Figure 9 shows WebBench results for the following three kernel: standard kernel (vanilla), 32 coloring kernel (c32), and multi-queue scheduler kernel (MQ). Table 4 shows performance gains of c32 and MQ compared with vanilla.
We can see in this graph that both of c32 and MQ show better performance than vanilla. In Table 4, c32 and MQ achieves maximum of 23.3% and 30.6% improvement on an 8-way, respectively. In fact, MQ shows more performance improvement than c32. However, MQ requires more extensive changes to be implemented than c32. Although requiring less modification, c32 nearly achieves the performance improvement of MQ. Furthermore, c32 achieves speedup over all of the CPU set. In contrast, MQ's performance drops on single CPU system.
In Table 4, as the number of CPUs increases, c32 gains larger speeding up.
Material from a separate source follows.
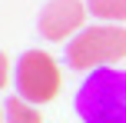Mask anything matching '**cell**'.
<instances>
[{"label":"cell","instance_id":"cell-1","mask_svg":"<svg viewBox=\"0 0 126 123\" xmlns=\"http://www.w3.org/2000/svg\"><path fill=\"white\" fill-rule=\"evenodd\" d=\"M73 106L83 123H126V70H90L76 90Z\"/></svg>","mask_w":126,"mask_h":123},{"label":"cell","instance_id":"cell-2","mask_svg":"<svg viewBox=\"0 0 126 123\" xmlns=\"http://www.w3.org/2000/svg\"><path fill=\"white\" fill-rule=\"evenodd\" d=\"M126 57V30L120 23L83 27L66 43V63L73 70H96L100 63H113Z\"/></svg>","mask_w":126,"mask_h":123},{"label":"cell","instance_id":"cell-3","mask_svg":"<svg viewBox=\"0 0 126 123\" xmlns=\"http://www.w3.org/2000/svg\"><path fill=\"white\" fill-rule=\"evenodd\" d=\"M17 97L30 103H50L60 93V67L53 63L50 53L27 50L17 60Z\"/></svg>","mask_w":126,"mask_h":123},{"label":"cell","instance_id":"cell-4","mask_svg":"<svg viewBox=\"0 0 126 123\" xmlns=\"http://www.w3.org/2000/svg\"><path fill=\"white\" fill-rule=\"evenodd\" d=\"M86 13H90V10L80 3V0H50V3L40 10V20H37L40 37L53 40V43H57V40L73 37V33L83 30Z\"/></svg>","mask_w":126,"mask_h":123},{"label":"cell","instance_id":"cell-5","mask_svg":"<svg viewBox=\"0 0 126 123\" xmlns=\"http://www.w3.org/2000/svg\"><path fill=\"white\" fill-rule=\"evenodd\" d=\"M3 117H7V123H43L37 103H30L23 97H7L3 100Z\"/></svg>","mask_w":126,"mask_h":123},{"label":"cell","instance_id":"cell-6","mask_svg":"<svg viewBox=\"0 0 126 123\" xmlns=\"http://www.w3.org/2000/svg\"><path fill=\"white\" fill-rule=\"evenodd\" d=\"M86 10L106 23H120L126 20V0H86Z\"/></svg>","mask_w":126,"mask_h":123}]
</instances>
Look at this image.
When the number of CPUs is one, the performance gains is 8.2%. When the number of CPUs becomes 8, the performance gains 23.3%. The major reason is the improved lock statistics. The reduction of cache misses in scheduler makes the traversal time shorter and dramatically decreases the holding time for the run queue lock. Thus, our coloring method could perform more effectively on a SMP system rather than a uniprocessor system.
To confirm this, we also measured following two characteristics.
The results are shown in Table 5 and 6, respectively. In the case of vanilla kernel, the list_for_each() loop involves potentially large cache misses as seen in Table 5, resulting more than 90% cache miss ratio. In contrast, 32 coloring shows substantial reduction to about 10% on any number of CPUs system. Moreover, in Table 6, both of the mean of lock hold time and the lock contention are largely reduced on any number of CPUs system by using 32 coloring. The lock contention is reduced from 45.6% to 23.4% on an 8-way system. This leads to better scalability than vanilla kernel.